-- Begin PAGE EXCERPT --
The FightIQ model published exactly one LOCK at UFC Vegas 119, the loudest call on the board: Andre Lima at 82.7% confidence. He lost a unanimous decision. That makes two straight cards where the pick we put the most weight behind at the top got burned, and the night's clean-looking 75% hides exactly why.

The model went 9 for 12 on winner picks at UFC Vegas 119 in Las Vegas on June 21, a 75% night. That is the wrong number to lead with. Of the 12 fights, the model called the right method on only 6, and all three of its winner misses came in the same place: fights that went to the judges. On the seven bouts that ended by finish, the model was a perfect 7 for 7. On the five that went to a decision, it went 2 for 5.

The honest framing, then, is not the 75%. The model reads finishes well and decisions poorly, and on this card the conviction sat on the decisions.
-- End PAGE EXCERPT --
-- Begin DATA SEGMENT --
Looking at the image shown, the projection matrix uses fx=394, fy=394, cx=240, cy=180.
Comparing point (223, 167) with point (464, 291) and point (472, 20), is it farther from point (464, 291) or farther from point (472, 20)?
-- End DATA SEGMENT --
## [WHAT TO WORK ON]
Quote the passage from the UFC Vegas 119 model review above, starting at "The FightIQ model" and ending at "on the decisions.".

## [ANSWER]
The FightIQ model published exactly one LOCK at UFC Vegas 119, the loudest call on the board: Andre Lima at 82.7% confidence. He lost a unanimous decision. That makes two straight cards where the pick we put the most weight behind at the top got burned, and the night's clean-looking 75% hides exactly why.

The model went 9 for 12 on winner picks at UFC Vegas 119 in Las Vegas on June 21, a 75% night. That is the wrong number to lead with. Of the 12 fights, the model called the right method on only 6, and all three of its winner misses came in the same place: fights that went to the judges. On the seven bouts that ended by finish, the model was a perfect 7 for 7. On the five that went to a decision, it went 2 for 5.

The honest framing, then, is not the 75%. The model reads finishes well and decisions poorly, and on this card the conviction sat on the decisions.